Passage =
Re: [PATCH v2 1/2] media: docs-rst: Document memory-to-memory video decoder interface

[Date Prev][Date Next][Thread Prev][Thread Next][Date Index][Thread Index]

 



On 11/17/2018 05:31 AM, Nicolas Dufresne wrote:
> Le jeudi 15 novembre 2018 à 15:34 +0100, Hans Verkuil a écrit :
>> On 10/22/2018 04:48 PM, Tomasz Figa wrote:
>>> Due to complexity of the video decoding process, the V4L2 drivers of
>>> stateful decoder hardware require specific sequences of V4L2 API calls
>>> to be followed. These include capability enumeration, initialization,
>>> decoding, seek, pause, dynamic resolution change, drain and end of
>>> stream.
>>>
>>> Specifics of the above have been discussed during Media Workshops at
>>> LinuxCon Europe 2012 in Barcelona and then later Embedded Linux
>>> Conference Europe 2014 in Düsseldorf. The de facto Codec API that
>>> originated at those events was later implemented by the drivers we already
>>> have merged in mainline, such as s5p-mfc or coda.
>>>
>>> The only thing missing was the real specification included as a part of
>>> Linux Media documentation. Fix it now and document the decoder part of
>>> the Codec API.
>>>
>>> Signed-off-by: Tomasz Figa <tfiga@xxxxxxxxxxxx>
>>> ---
>>>  Documentation/media/uapi/v4l/dev-decoder.rst  | 1082 +++++++++++++++++
>>>  Documentation/media/uapi/v4l/devices.rst      |    1 +
>>>  Documentation/media/uapi/v4l/pixfmt-v4l2.rst  |    5 +
>>>  Documentation/media/uapi/v4l/v4l2.rst         |   10 +-
>>>  .../media/uapi/v4l/vidioc-decoder-cmd.rst     |   40 +-
>>>  Documentation/media/uapi/v4l/vidioc-g-fmt.rst |   14 +
>>>  6 files changed, 1137 insertions(+), 15 deletions(-)
>>>  create mode 100644 Documentation/media/uapi/v4l/dev-decoder.rst
>>>
>>> diff --git a/Documentation/media/uapi/v4l/dev-decoder.rst b/Documentation/media/uapi/v4l/dev-decoder.rst
>>> new file mode 100644
>>> index 000000000000..09c7a6621b8e
>>> --- /dev/null
>>> +++ b/Documentation/media/uapi/v4l/dev-decoder.rst
>>> @@ -0,0 +1,1082 @@
>>> +.. -*- coding: utf-8; mode: rst -*-
>>> +
>>> +.. _decoder:
>>> +
>>> +*************************************************
>>> +Memory-to-memory Stateful Video Decoder Interface
>>> +*************************************************
>>> +
>>> +A stateful video decoder takes complete chunks of the bitstream (e.g. Annex-B
>>> +H.264/HEVC stream, raw VP8/9 stream) and decodes them into raw video frames in
>>> +display order. The decoder is expected not to require any additional information
>>> +from the client to process these buffers.

Given request 1 = Extract the stretch of the patch thread from "On 11/17/2018 05:31" through "s5p-mfc or coda.", word for word.
Given request 2 = According to the patch thread, which items do the required sequences of V4L2 API calls for stateful decoder hardware include?
The entries have no connection to the patch thread.

Given data =
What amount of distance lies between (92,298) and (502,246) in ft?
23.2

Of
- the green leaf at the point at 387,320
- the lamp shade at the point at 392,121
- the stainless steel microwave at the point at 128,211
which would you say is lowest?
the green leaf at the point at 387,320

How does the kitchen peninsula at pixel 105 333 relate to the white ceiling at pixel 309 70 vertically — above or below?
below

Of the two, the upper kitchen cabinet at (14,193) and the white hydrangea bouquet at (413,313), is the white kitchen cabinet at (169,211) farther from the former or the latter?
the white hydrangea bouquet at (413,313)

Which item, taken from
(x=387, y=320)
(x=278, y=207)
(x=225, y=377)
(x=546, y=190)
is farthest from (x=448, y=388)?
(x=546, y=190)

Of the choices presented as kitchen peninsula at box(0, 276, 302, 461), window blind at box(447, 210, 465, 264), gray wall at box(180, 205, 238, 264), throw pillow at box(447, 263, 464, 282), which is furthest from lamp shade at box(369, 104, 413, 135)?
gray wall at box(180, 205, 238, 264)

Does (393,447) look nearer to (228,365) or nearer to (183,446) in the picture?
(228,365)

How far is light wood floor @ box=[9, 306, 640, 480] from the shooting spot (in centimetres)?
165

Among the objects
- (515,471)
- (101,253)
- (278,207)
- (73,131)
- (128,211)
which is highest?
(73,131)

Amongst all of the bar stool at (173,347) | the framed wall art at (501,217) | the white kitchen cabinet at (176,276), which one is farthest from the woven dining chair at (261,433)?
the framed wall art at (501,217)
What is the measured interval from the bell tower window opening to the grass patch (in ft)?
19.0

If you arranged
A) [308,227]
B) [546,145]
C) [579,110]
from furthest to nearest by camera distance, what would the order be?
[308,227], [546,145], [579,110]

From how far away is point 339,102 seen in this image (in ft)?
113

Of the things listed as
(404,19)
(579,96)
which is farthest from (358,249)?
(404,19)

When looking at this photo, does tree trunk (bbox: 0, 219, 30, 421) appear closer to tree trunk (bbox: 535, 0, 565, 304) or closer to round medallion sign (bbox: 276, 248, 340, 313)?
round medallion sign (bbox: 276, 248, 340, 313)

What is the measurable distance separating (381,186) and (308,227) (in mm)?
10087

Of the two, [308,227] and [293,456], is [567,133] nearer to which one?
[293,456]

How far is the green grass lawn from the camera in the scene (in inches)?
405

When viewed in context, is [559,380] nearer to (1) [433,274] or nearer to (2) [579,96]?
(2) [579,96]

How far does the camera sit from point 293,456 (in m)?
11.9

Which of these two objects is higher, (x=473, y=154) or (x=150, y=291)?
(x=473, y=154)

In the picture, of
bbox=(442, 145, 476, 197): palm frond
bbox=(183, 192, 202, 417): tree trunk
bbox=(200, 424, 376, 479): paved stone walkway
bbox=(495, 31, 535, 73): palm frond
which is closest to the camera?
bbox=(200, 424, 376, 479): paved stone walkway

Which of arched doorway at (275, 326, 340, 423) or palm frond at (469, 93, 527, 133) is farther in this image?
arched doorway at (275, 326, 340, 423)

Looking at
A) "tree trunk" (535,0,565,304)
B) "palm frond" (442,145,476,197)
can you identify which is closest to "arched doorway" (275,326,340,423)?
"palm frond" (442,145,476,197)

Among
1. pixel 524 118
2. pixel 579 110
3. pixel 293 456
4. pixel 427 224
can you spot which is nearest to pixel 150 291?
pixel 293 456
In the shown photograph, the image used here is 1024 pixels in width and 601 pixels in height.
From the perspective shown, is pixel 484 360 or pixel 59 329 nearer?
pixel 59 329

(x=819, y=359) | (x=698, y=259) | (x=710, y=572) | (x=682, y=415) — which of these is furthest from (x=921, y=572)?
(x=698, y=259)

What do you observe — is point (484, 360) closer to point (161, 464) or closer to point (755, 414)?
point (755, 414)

Exercise answer 1 =
On 11/17/2018 05:31 AM, Nicolas Dufresne wrote:
> Le jeudi 15 novembre 2018 à 15:34 +0100, Hans Verkuil a écrit :
>> On 10/22/2018 04:48 PM, Tomasz Figa wrote:
>>> Due to complexity of the video decoding process, the V4L2 drivers of
>>> stateful decoder hardware require specific sequences of V4L2 API calls
>>> to be followed. These include capability enumeration, initialization,
>>> decoding, seek, pause, dynamic resolution change, drain and end of
>>> stream.
>>>
>>> Specifics of the above have been discussed during Media Workshops at
>>> LinuxCon Europe 2012 in Barcelona and then later Embedded Linux
>>> Conference Europe 2014 in Düsseldorf. The de facto Codec API that
>>> originated at those events was later implemented by the drivers we already
>>> have merged in mainline, such as s5p-mfc or coda.

Exercise answer 2 =
- capability enumeration
- initialization
- decoding
- seek
- pause
- dynamic resolution change
- drain
- end of stream